Moxisylyte: Possibly causes severe postural hypotension.
Combinations to be considered
Mefloquine: increased risk of bradycardia
Monoamine oxidase inhibitors (except MAO-B inhibitors): Enhanced hypotensive effect of the beta-blockers but also risk for hypertensive crisis.
Pregnancy and lactation
Bisoprolol has pharmacological effects that may cause harmful effects on pregnancy and/or the foetus/newborn. In general, β-adrenoceptor blockers reduce placental perfusion, which has been associated with growth retardation, intrauterine death, abortion or early labour. Adverse effects (e.g. hypoglycaemia and bradycardia) may occur in the foetus and newborn infant. If treatment with β-adrenoceptor blockers is necessary, β1-selective adrenoceptor blockers are preferable.
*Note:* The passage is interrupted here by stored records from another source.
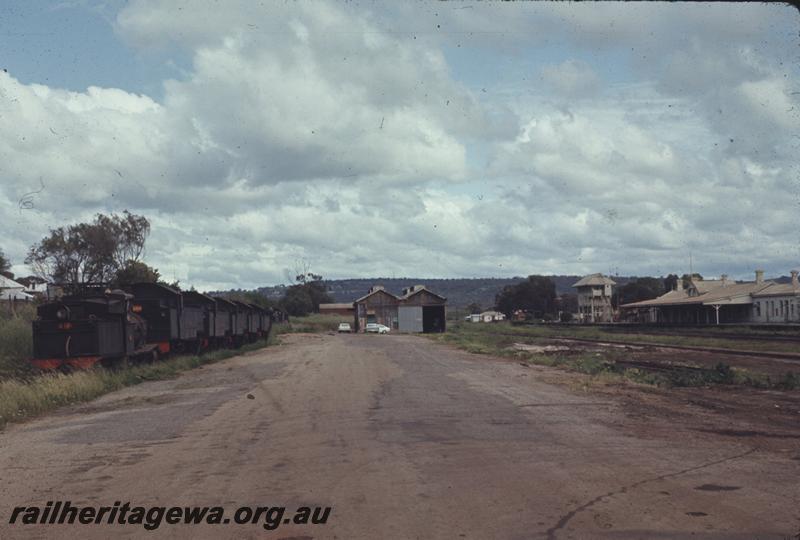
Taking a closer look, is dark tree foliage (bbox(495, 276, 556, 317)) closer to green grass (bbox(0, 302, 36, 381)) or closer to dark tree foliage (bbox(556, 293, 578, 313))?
dark tree foliage (bbox(556, 293, 578, 313))

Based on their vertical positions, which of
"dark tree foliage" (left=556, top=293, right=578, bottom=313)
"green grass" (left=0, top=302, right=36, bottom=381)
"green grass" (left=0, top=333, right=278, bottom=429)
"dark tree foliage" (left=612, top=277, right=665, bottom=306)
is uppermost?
"dark tree foliage" (left=612, top=277, right=665, bottom=306)

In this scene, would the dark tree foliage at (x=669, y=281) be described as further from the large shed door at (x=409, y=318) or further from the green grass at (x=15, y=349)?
the green grass at (x=15, y=349)

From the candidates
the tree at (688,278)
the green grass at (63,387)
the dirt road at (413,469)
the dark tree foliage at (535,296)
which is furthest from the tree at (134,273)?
the dark tree foliage at (535,296)

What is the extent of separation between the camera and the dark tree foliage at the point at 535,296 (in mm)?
152500

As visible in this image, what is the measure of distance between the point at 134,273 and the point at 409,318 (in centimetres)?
4656

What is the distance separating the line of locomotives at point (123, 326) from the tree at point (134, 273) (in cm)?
2091

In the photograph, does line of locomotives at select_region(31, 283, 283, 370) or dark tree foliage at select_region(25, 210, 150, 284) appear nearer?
line of locomotives at select_region(31, 283, 283, 370)

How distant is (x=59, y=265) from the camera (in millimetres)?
61750

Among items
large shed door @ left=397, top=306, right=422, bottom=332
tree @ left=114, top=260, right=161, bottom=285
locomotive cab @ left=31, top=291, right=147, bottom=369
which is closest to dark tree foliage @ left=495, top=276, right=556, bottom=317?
large shed door @ left=397, top=306, right=422, bottom=332

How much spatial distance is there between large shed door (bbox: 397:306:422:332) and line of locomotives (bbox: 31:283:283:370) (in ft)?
196

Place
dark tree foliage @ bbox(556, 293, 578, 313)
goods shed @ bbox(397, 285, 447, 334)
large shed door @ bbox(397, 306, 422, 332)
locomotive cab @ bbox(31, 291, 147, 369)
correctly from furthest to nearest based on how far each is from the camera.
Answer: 1. dark tree foliage @ bbox(556, 293, 578, 313)
2. large shed door @ bbox(397, 306, 422, 332)
3. goods shed @ bbox(397, 285, 447, 334)
4. locomotive cab @ bbox(31, 291, 147, 369)

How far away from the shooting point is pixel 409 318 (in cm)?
10394

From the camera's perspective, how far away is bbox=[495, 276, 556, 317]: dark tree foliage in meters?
152

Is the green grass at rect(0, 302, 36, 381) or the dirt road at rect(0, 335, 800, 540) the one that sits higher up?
the green grass at rect(0, 302, 36, 381)
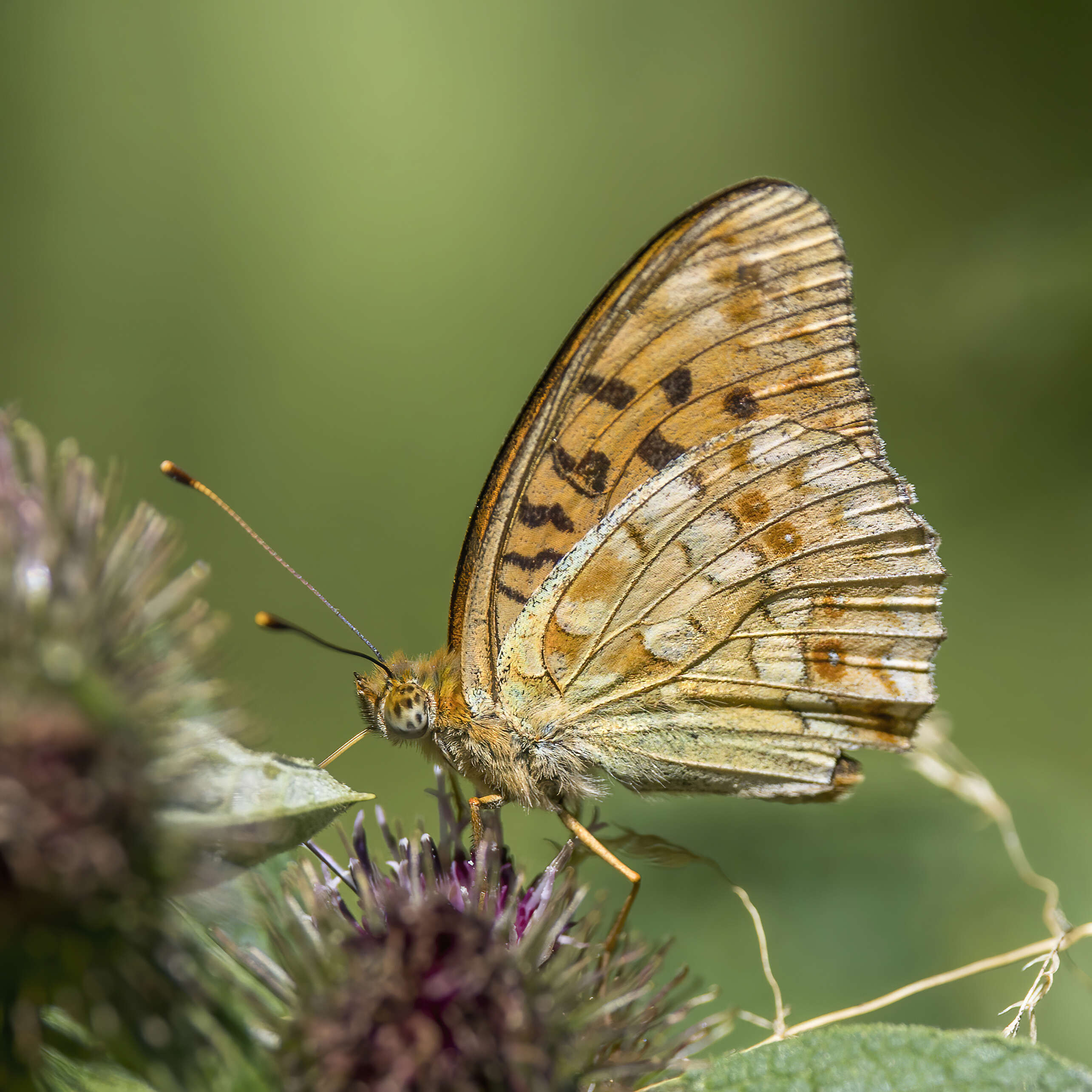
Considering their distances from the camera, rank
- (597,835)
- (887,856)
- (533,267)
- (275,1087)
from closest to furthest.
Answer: (275,1087) < (597,835) < (887,856) < (533,267)

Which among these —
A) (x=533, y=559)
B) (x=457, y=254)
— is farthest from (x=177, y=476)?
(x=457, y=254)

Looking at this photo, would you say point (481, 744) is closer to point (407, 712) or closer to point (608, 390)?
point (407, 712)

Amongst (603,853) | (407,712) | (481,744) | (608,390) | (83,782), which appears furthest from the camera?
(608,390)

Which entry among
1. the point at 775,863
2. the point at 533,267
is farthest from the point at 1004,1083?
the point at 533,267

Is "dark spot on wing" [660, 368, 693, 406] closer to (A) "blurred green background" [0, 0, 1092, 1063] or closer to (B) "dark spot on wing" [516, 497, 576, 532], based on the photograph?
(B) "dark spot on wing" [516, 497, 576, 532]

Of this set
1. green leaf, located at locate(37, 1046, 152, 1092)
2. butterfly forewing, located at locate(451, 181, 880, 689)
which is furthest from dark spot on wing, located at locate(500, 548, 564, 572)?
green leaf, located at locate(37, 1046, 152, 1092)

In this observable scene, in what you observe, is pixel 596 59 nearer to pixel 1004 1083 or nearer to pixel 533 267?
pixel 533 267
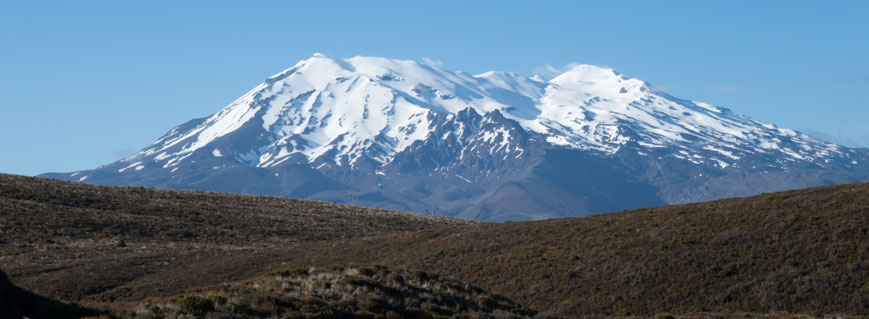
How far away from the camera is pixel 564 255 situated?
138ft

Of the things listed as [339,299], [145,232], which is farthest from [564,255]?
[145,232]

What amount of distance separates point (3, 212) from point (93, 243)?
443 inches

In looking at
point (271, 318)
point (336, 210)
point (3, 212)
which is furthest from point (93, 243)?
point (271, 318)

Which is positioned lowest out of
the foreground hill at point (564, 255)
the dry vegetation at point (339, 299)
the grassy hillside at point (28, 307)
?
the grassy hillside at point (28, 307)

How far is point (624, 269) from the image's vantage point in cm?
3819

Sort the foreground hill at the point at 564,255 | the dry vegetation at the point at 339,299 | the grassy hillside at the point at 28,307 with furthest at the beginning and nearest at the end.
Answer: the foreground hill at the point at 564,255 → the dry vegetation at the point at 339,299 → the grassy hillside at the point at 28,307

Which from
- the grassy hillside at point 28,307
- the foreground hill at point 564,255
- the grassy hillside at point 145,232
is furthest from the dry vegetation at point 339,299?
the grassy hillside at point 145,232

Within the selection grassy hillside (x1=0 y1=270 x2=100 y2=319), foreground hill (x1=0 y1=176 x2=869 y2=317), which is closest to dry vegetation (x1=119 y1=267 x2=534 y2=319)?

Bisoprolol should not be used during pregnancy unless clearly necessary. If treatment with bisoprolol is considered necessary, the uteroplacental blood flow and the foetal growth should be monitored. In case of harmful effects on pregnancy or the foetus alternative treatment should be considered. The newborn infant must be closely monitored. Symptoms of hypoglycaemia and bradycardia are generally to be expected within the first 3 days.
It is not known whether this drug is excreted in human milk. Therefore, breastfeeding is not recommended during administration of bisoprolol.
Effects on ability to drive and use machines
In a study of coronary heart disease patients, bisoprolol did not impair driving performance. However, due to individual variations in reactions to the drug, the ability to drive a vehicle or to operate machinery may be impaired. This should be considered particularly at the start of treatment and upon change of medication as well as in conjunction with alcohol.
The following definitions apply to the frequency terminology used hereafter:
Very common (≥ 1/10)
Common (≥ 1/100, < 1/10)
Uncommon (≥ 1/1,000, < 1/100)
Rare (≥ 1/10,000, < 1/1,000)
Very rare (< 1/10,000)
Uncommon: AV-conduction disturbances, worsening of pre-existing heart failure, bradycardia.
Common: feeling of coldness or numbness in the extremities, hypotension.
Uncommon: Orthostatic hypotension.
Metabolism and nutrition disorders
Rare: Increased triglycerides.
Uncommon: sleep disorders, depression.
Rare: nightmares, hallucinations.
Nervous system disorders
Common: dizziness*, headache*.
Rare: reduced tear flow (to be considered if the patient uses lenses).
Very rare: conjunctivitis.
Ear and labyrinth disorders
Rare: hearing disorders.
Respiratory, thoracic and mediastinal disorders
Uncommon: bronchospasm in patients with bronchial asthma or a history of obstructive airways disease.
Rare: allergic rhinitis.
Common: gastrointestinal complaints such as nausea, vomiting, diarrhoea, constipation.
Rare: increased liver enzymes (ALAT, ASAT), hepatitis.
Skin and subcutaneous tissue disorders
Rare: hypersensitivity reactions (itching, flush, rash).
Very rare: beta-blockers may provoke or worsen psoriasis or induce psoriasis-like rash, alopecia.
Musculoskeletal and connective tissue disorders
Uncommon: muscular weakness and cramps.
Reproductive system and breast disorders
Rare: potency disorders.
* These symptoms especially occur at the beginning of the therapy. They are generally mild and often disappear within 1-2 weeks.